Cryptocurrencies are actively being considered an alternate form of financial instrument, and the blockchain technology powering it has already seen massive adoption all around the globe.
Vietnam is the latest country looking to study and formulate laws around digital currencies. The Vietnamese Finance Ministry has agreed to establish a research group who would be responsible for reviewing, analyzing and developing various regulatory policies around crypto-assets.
The research group was announced on 11th May by the ministry, which would comprise of 9 members. The members of the group would consist of:
- General Department of Taxation, the country’s securities regulator
- National Institute for Finance
- General Department of Vietnam Customs
- Department of Banking and Financial Institutions of the State Bank of Vietnam
The research group would be led by the vice-chairman of the State Securities Commission, Pham Hong Son. The regulatory body would be responsible for keeping track of new updates and regulatory challenges associated with the ever-evolving crypto sector and help Vietnam respond to regulatory challenges with more preparedness to tackle them.

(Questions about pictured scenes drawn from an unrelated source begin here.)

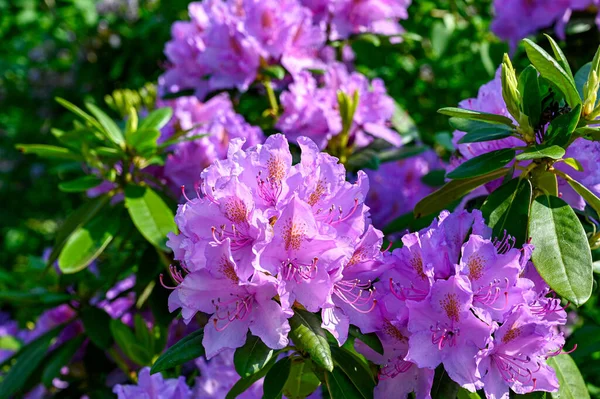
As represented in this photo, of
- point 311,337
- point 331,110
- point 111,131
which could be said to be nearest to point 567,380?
point 311,337

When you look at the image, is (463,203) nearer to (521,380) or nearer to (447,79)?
(521,380)

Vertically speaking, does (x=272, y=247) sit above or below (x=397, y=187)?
above

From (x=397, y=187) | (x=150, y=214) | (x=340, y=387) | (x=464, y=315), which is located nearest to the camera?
(x=464, y=315)

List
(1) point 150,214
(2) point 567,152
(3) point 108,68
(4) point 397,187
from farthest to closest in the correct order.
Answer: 1. (3) point 108,68
2. (4) point 397,187
3. (1) point 150,214
4. (2) point 567,152

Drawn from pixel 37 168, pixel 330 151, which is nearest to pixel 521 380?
pixel 330 151

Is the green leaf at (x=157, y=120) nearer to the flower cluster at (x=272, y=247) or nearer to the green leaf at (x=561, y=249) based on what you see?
the flower cluster at (x=272, y=247)

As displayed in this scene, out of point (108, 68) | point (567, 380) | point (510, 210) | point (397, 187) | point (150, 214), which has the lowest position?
point (108, 68)

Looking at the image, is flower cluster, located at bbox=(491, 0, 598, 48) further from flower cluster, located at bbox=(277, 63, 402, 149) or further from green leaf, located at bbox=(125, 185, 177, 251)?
green leaf, located at bbox=(125, 185, 177, 251)

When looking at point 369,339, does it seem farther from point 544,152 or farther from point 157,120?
point 157,120
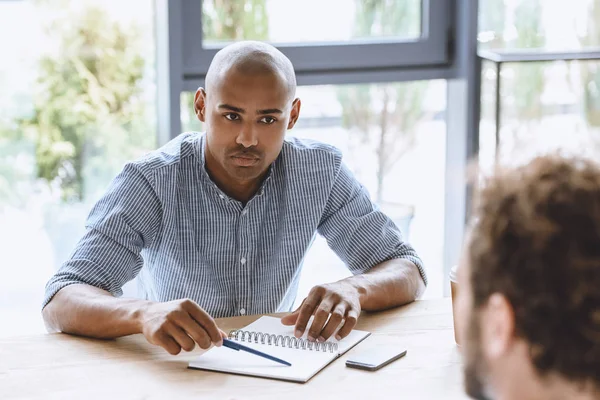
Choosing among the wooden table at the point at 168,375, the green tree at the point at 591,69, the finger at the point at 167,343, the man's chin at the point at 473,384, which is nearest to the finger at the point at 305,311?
the wooden table at the point at 168,375

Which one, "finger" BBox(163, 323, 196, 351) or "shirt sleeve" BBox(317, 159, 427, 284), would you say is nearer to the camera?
"finger" BBox(163, 323, 196, 351)

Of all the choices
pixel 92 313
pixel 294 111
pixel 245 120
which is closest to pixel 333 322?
pixel 92 313

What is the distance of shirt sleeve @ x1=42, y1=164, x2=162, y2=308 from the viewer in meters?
1.86

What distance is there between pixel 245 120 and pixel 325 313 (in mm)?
535

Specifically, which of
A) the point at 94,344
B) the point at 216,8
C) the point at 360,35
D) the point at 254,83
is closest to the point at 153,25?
the point at 216,8

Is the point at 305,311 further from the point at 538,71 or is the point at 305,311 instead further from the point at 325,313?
the point at 538,71

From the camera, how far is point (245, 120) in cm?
203

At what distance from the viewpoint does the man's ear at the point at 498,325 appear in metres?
0.76

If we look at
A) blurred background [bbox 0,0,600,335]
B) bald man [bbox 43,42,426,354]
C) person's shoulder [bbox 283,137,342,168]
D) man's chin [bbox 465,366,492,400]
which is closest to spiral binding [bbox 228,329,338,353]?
bald man [bbox 43,42,426,354]

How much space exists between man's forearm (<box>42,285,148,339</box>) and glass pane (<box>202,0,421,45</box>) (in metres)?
1.34

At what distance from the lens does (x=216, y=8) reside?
2916 mm

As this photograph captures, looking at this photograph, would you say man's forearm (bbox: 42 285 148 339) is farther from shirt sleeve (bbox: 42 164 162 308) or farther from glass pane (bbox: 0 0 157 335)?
glass pane (bbox: 0 0 157 335)

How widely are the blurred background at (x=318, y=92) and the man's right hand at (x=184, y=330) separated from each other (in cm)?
138

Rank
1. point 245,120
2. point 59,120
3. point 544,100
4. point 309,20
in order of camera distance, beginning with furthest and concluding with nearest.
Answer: point 544,100, point 309,20, point 59,120, point 245,120
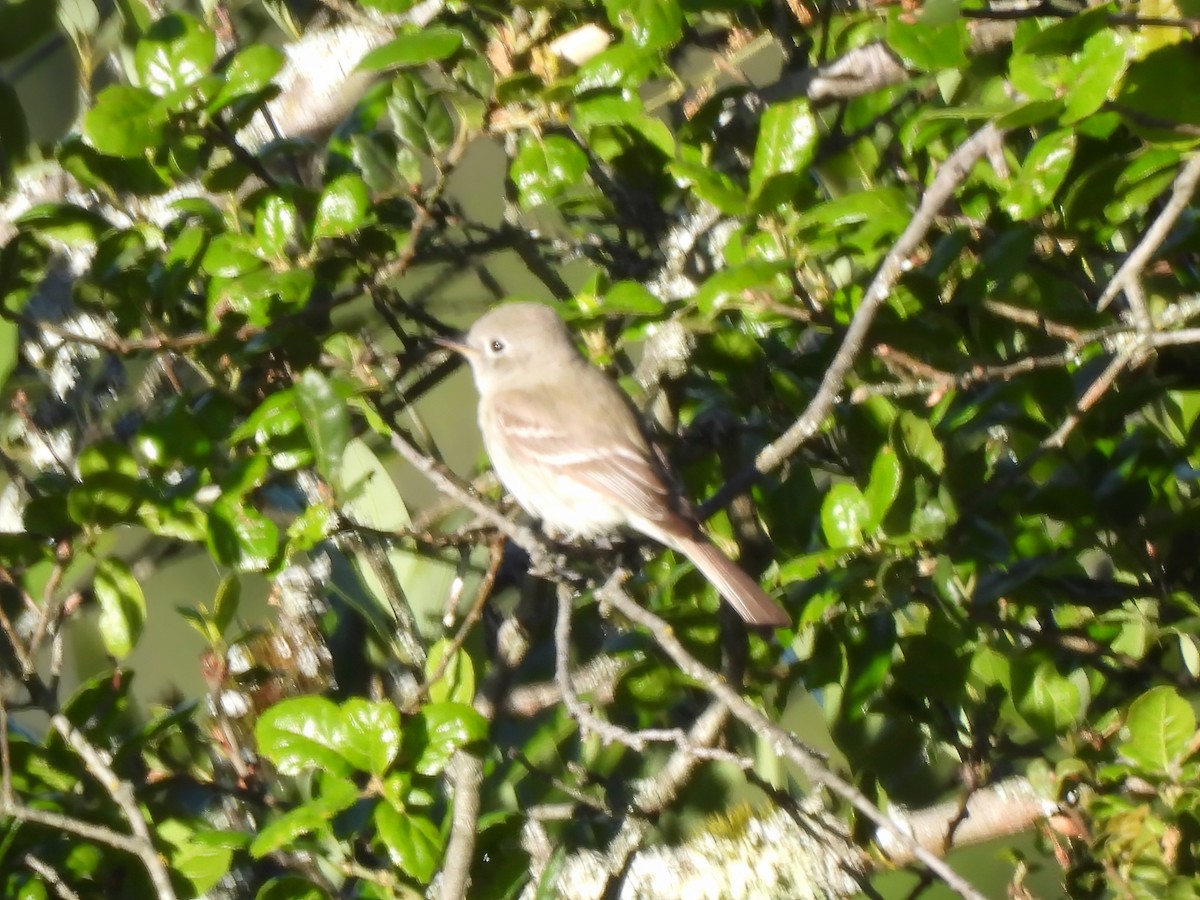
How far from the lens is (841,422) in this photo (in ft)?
7.82

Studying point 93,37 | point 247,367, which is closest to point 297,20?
point 93,37

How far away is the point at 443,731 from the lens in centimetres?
224

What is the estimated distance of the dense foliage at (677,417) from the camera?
218cm

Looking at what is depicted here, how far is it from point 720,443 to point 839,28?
0.87 metres

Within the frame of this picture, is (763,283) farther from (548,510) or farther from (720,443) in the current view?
(548,510)

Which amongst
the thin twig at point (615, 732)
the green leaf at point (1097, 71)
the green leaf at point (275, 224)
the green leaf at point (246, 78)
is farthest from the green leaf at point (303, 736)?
the green leaf at point (1097, 71)

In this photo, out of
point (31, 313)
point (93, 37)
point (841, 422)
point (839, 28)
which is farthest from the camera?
point (93, 37)

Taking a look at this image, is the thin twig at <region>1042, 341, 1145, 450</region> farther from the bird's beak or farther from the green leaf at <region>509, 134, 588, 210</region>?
the bird's beak

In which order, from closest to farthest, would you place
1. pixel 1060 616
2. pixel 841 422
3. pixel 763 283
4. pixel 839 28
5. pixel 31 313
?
pixel 763 283
pixel 841 422
pixel 839 28
pixel 1060 616
pixel 31 313

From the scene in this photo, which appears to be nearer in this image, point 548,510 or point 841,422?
point 841,422

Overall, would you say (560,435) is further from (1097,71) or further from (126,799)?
(1097,71)

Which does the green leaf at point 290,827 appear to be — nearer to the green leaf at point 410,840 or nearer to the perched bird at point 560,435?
the green leaf at point 410,840

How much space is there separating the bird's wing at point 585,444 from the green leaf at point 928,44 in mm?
1235

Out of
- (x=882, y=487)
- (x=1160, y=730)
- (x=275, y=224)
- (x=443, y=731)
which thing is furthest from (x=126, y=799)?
(x=1160, y=730)
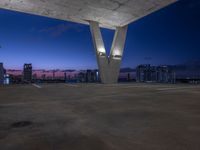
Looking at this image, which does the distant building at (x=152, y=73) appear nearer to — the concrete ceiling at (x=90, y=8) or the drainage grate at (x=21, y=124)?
the concrete ceiling at (x=90, y=8)

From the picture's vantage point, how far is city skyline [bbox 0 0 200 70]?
101 ft

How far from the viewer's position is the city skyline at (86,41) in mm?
30781

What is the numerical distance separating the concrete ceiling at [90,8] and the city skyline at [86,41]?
52.9 ft

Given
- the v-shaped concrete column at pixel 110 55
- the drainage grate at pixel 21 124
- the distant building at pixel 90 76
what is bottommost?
the drainage grate at pixel 21 124

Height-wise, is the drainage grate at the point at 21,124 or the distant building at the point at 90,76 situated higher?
the distant building at the point at 90,76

Is Vietnam Doubling Back on Its Decision?
Vietnamese Prime Minister gave the nod for the formulation of the regulatory framework back in 2017 which made many believe that the crypto assets will be a legalized for use as a form of an exchange or a legal tender.

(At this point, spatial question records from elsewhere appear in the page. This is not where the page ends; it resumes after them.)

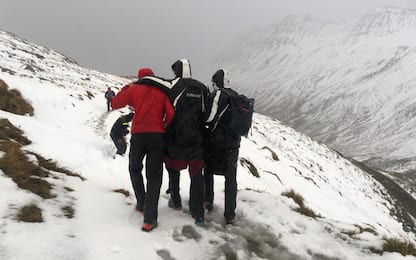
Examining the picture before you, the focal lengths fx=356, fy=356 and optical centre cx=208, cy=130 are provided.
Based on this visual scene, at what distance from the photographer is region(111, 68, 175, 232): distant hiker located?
619 cm

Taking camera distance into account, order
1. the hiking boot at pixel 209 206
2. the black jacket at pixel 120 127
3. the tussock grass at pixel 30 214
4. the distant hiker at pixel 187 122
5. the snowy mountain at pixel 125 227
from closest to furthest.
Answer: the snowy mountain at pixel 125 227
the tussock grass at pixel 30 214
the distant hiker at pixel 187 122
the hiking boot at pixel 209 206
the black jacket at pixel 120 127

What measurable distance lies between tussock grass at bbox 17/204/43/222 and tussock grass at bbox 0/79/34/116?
12.0 metres

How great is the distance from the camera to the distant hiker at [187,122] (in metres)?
6.40

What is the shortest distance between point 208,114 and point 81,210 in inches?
113

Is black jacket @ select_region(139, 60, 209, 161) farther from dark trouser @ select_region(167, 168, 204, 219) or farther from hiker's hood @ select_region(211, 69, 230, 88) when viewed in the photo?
hiker's hood @ select_region(211, 69, 230, 88)

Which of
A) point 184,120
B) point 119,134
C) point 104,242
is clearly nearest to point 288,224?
point 184,120

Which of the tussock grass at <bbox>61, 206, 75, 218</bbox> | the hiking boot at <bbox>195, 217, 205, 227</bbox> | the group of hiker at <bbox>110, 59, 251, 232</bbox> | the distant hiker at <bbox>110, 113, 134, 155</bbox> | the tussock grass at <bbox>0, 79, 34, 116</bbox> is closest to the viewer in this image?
the tussock grass at <bbox>61, 206, 75, 218</bbox>

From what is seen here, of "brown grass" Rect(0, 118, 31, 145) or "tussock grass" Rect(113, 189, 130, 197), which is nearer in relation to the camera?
"tussock grass" Rect(113, 189, 130, 197)

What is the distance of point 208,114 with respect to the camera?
6730 mm

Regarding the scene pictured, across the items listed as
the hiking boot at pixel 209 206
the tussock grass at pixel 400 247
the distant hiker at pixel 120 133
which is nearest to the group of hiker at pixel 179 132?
the hiking boot at pixel 209 206

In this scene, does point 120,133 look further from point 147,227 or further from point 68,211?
point 147,227

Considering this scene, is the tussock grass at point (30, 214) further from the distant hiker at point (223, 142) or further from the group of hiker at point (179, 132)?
the distant hiker at point (223, 142)

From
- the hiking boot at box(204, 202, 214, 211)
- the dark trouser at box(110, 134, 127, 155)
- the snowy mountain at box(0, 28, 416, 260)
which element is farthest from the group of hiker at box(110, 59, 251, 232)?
the dark trouser at box(110, 134, 127, 155)

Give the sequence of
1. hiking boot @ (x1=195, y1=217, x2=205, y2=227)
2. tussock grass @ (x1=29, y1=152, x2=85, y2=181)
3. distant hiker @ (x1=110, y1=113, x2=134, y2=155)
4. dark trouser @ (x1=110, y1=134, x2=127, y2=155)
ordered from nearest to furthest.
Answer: hiking boot @ (x1=195, y1=217, x2=205, y2=227) < tussock grass @ (x1=29, y1=152, x2=85, y2=181) < dark trouser @ (x1=110, y1=134, x2=127, y2=155) < distant hiker @ (x1=110, y1=113, x2=134, y2=155)
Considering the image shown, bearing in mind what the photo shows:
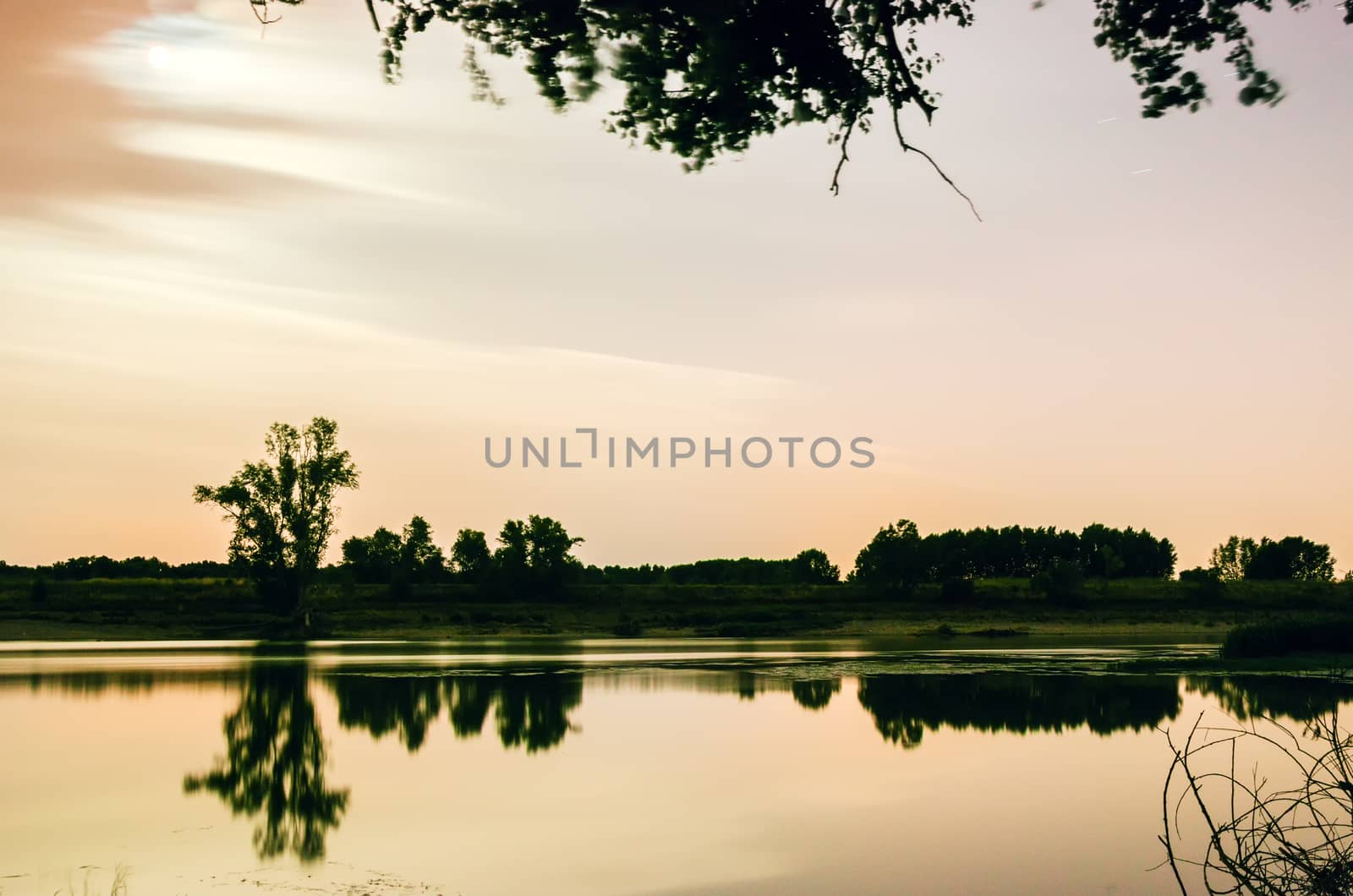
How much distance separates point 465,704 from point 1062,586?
64007 millimetres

However, in April 2018, the government deemed bitcoin as illegal tender, meaning that even though people and businesses can invest in bitcoin, it cannot be used as a form of exchange to buy or sell goods.
Just days after deeming Bitcoin as illegal tender, the government issued an order restricting credit companies from offering any form of service to crypto providers in order to contain any form of money laundering woes.

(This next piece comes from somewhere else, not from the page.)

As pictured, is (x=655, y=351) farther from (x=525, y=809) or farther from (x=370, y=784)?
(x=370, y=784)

The service ban was similar to Indian Central Bank prohibiting banks restricting commercial and government banks to offer any service to digital asset service providers. Since then, the government has not made any regulatory changes towards the digital asset service providers, which make the current formation of the research team even more significant.
Many believe the newly formed team could be a game-changer for the digital asset ecosystem.
Since the government has observed that those nations which have worked around crypto-assets and regulated it over time with changes as per the demand have fared better than those who have either outright banned it or refused to formulate laws around it.
Despite the regulatory uncertainty, local business has tried to establish crypto exchanges in the country. However, only peer-to-peer platforms have managed to gain traction from the community.